EXCERPTED PASSAGE:
- Opening Delimiter -

Wild Thing: June Bug
That thud you hear in the night is probably a confused beetle.
By Sheryl Smith-Rogers
Turn on the porch light tonight, and it won’t be long before some June bugs (Phyllophaga crinita) come knocking. Literally. Into the night, they’ll thud against walls and crawl up screens, drawn relentlessly to the light … until you turn it out.
Certainly, a June bug’s persistence merits respect. But that’s about it for these brown scarab beetles, named for the month when their mating flights peak (they’re also called May beetles for the same reason). Other than being a prickly-legged nuisance, adult June bugs are harmless.
By the way, those are mostly males flirting with your porch light. Done with mating, females have left to tunnel in the soil and lay 40 or so eggs. In three or four weeks, the larvae hatch. Commonly called white grubs, the C-shaped, cream-colored bodies resemble inch-long maggots with six tiny legs. Underground, they dine on dead plants, then hibernate through winter.
The next year, grubs may eat the roots of lawn grass, vegetables, crops and other plants, causing extensive damage. After pupating, adult beetles emerge in the spring. In North Texas, the cycle may last two years. Come May and June, you guessed it — the door knocking resumes.FYI:
Next time you find a grub, set it on the ground and see what happens. If it turns on its back with its feet in the air and scoots away, you’ve got a green June beetle (cotinis nitida). Compared to June bug grubs, green June beetle larvae are less destructive.

- Closing Delimiter -

WHAT YOU ARE ASKED TO DO: Copy the June bug article above word for word, between "Wild Thing: June" and "turn it out.", inclusive.

SUPPLIED INFORMATION:
- Opening Delimiter -

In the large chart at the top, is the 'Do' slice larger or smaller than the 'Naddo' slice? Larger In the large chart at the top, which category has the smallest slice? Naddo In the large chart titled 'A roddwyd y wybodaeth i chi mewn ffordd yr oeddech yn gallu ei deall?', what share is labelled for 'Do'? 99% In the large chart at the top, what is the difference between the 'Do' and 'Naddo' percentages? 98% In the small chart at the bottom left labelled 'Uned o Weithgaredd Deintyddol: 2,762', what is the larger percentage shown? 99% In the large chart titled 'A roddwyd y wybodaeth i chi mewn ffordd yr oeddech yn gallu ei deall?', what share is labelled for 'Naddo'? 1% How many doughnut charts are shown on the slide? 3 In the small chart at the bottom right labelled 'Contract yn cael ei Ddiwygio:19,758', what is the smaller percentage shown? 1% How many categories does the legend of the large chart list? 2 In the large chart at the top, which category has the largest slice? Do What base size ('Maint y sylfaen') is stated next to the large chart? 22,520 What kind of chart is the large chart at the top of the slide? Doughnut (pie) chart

- Closing Delimiter -

WRITTEN SOLUTION:
Wild Thing: June Bug
That thud you hear in the night is probably a confused beetle.
By Sheryl Smith-Rogers
Turn on the porch light tonight, and it won’t be long before some June bugs (Phyllophaga crinita) come knocking. Literally. Into the night, they’ll thud against walls and crawl up screens, drawn relentlessly to the light … until you turn it out.